__Source records__
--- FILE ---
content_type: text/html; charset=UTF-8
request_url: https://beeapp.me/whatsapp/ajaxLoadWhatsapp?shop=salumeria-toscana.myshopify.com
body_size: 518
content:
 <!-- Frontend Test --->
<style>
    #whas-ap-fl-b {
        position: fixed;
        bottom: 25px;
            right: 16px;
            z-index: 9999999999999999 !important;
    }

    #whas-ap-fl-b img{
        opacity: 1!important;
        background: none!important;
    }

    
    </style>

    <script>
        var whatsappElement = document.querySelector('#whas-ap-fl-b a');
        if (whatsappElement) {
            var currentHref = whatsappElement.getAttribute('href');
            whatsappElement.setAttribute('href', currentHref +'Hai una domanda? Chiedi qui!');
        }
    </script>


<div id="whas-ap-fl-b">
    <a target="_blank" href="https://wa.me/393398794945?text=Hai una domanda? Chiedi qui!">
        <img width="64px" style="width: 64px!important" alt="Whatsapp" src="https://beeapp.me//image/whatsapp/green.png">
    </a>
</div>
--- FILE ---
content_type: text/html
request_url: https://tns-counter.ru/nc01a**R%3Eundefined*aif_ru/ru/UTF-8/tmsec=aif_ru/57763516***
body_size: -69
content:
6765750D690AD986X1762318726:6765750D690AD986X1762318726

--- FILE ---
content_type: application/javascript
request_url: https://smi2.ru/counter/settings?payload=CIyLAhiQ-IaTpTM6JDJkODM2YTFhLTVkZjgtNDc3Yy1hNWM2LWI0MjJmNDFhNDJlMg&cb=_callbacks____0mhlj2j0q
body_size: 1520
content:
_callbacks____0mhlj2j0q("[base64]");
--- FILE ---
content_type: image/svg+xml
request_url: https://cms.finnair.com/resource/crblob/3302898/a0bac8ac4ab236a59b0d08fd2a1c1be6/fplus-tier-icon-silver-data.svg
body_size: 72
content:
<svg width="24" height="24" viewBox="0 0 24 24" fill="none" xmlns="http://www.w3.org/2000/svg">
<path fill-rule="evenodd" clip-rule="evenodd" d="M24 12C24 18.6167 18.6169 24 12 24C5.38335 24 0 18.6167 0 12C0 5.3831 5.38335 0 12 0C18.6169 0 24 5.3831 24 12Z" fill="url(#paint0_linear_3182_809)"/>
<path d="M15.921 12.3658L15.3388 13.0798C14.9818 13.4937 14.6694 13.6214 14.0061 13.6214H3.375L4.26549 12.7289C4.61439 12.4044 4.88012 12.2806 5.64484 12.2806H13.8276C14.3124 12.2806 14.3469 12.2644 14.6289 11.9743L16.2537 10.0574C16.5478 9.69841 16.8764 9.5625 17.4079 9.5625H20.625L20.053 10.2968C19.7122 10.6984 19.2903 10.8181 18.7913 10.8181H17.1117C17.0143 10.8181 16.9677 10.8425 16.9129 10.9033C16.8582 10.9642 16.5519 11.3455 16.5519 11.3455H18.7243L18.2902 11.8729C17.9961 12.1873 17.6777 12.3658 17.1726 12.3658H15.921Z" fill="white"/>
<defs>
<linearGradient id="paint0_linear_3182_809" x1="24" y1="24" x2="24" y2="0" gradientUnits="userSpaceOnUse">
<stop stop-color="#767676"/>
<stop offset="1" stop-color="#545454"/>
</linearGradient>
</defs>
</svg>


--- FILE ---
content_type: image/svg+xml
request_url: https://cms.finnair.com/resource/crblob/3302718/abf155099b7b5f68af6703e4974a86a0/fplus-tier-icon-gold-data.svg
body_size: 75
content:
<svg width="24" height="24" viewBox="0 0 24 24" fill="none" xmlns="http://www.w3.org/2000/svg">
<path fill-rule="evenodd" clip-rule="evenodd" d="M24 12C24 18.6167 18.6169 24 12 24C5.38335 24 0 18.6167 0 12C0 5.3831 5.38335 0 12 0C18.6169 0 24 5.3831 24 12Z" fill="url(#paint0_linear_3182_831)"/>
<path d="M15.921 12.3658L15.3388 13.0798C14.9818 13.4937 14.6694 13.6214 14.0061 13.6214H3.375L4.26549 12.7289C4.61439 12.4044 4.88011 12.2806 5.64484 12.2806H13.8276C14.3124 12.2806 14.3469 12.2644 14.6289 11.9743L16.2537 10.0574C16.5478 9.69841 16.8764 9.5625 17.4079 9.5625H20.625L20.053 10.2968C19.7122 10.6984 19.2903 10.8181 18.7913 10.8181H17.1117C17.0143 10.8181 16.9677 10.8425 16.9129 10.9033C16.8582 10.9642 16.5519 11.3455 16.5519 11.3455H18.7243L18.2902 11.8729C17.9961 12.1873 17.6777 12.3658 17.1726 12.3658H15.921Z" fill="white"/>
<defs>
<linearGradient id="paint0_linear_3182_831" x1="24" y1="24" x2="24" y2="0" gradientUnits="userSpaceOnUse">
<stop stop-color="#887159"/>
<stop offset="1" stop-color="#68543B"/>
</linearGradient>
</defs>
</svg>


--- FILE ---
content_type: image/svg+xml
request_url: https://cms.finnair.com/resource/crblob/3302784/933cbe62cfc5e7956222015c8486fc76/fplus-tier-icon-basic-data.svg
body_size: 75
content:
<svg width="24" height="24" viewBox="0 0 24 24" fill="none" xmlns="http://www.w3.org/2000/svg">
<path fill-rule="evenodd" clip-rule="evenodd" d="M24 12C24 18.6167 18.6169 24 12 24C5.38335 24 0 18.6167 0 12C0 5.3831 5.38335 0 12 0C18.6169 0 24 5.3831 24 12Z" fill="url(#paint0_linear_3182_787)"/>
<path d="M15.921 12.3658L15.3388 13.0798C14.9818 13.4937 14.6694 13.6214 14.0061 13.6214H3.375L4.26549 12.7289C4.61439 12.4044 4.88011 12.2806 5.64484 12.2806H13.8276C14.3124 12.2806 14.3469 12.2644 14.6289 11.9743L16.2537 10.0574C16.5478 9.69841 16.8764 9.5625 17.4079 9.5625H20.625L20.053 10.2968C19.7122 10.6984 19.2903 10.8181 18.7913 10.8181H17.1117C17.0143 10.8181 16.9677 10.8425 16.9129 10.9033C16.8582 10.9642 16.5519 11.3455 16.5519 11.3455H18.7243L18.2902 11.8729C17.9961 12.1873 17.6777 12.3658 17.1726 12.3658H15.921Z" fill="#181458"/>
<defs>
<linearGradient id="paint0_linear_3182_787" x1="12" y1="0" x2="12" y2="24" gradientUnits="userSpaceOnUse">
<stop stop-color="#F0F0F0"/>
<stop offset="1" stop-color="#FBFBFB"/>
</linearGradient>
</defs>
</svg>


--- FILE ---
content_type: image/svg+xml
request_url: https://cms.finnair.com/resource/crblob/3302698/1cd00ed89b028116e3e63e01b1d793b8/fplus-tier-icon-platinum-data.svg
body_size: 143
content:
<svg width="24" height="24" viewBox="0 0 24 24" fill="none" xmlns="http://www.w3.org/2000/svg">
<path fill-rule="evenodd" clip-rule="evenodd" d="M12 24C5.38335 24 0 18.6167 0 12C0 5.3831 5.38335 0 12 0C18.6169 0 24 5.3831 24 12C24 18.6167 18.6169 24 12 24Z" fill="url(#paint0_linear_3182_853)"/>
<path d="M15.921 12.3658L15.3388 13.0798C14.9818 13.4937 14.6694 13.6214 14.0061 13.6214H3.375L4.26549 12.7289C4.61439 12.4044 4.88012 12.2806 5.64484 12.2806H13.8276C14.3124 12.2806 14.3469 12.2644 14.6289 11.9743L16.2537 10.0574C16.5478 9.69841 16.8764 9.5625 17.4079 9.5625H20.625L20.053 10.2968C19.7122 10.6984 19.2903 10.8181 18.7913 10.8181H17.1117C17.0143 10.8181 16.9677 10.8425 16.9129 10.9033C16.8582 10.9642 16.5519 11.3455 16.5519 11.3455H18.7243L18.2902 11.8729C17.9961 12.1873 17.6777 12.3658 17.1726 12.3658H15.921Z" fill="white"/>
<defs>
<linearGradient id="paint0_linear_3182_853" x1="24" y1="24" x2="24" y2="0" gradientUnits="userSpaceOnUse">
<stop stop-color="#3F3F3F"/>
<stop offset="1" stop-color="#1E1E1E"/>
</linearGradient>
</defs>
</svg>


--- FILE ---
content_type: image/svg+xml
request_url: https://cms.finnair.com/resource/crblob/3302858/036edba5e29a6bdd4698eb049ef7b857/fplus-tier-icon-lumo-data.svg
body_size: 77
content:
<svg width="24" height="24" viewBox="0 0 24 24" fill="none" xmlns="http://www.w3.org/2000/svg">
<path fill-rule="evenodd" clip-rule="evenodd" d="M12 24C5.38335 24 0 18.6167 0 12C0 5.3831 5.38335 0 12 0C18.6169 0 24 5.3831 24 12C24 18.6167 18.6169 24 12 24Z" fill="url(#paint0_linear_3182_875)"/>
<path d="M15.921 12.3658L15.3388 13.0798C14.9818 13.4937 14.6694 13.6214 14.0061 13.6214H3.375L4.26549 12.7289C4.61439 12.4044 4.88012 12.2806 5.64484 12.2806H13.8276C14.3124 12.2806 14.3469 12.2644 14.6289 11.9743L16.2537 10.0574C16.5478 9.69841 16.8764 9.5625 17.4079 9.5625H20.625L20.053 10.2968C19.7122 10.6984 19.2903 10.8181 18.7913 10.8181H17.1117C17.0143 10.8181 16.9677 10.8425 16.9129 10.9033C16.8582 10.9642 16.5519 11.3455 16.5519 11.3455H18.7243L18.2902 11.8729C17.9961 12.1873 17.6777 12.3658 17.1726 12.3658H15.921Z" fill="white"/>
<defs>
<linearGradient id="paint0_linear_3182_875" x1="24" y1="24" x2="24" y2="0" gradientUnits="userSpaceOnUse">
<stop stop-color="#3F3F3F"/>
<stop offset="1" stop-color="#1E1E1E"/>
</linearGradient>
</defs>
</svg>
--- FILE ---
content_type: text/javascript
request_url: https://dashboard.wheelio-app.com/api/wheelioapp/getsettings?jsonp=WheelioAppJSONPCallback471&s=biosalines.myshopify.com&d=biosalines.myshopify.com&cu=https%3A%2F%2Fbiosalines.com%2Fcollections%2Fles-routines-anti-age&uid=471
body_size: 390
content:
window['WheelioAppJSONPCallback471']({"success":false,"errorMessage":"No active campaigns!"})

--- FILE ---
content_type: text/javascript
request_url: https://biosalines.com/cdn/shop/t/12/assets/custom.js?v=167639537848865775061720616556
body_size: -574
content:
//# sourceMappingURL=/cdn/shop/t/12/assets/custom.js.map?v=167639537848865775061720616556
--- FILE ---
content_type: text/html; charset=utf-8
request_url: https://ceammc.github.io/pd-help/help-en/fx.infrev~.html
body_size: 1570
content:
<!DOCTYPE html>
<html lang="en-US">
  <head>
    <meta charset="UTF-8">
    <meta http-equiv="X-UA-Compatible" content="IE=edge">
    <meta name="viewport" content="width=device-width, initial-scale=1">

__To do__
Take every line above that includes the string "resource" and return it.

__Answer for this exercise__
request_url: https://cms.finnair.com/resource/crblob/3302898/a0bac8ac4ab236a59b0d08fd2a1c1be6/fplus-tier-icon-silver-data.svg
request_url: https://cms.finnair.com/resource/crblob/3302718/abf155099b7b5f68af6703e4974a86a0/fplus-tier-icon-gold-data.svg
request_url: https://cms.finnair.com/resource/crblob/3302784/933cbe62cfc5e7956222015c8486fc76/fplus-tier-icon-basic-data.svg
request_url: https://cms.finnair.com/resource/crblob/3302698/1cd00ed89b028116e3e63e01b1d793b8/fplus-tier-icon-platinum-data.svg
request_url: https://cms.finnair.com/resource/crblob/3302858/036edba5e29a6bdd4698eb049ef7b857/fplus-tier-icon-lumo-data.svg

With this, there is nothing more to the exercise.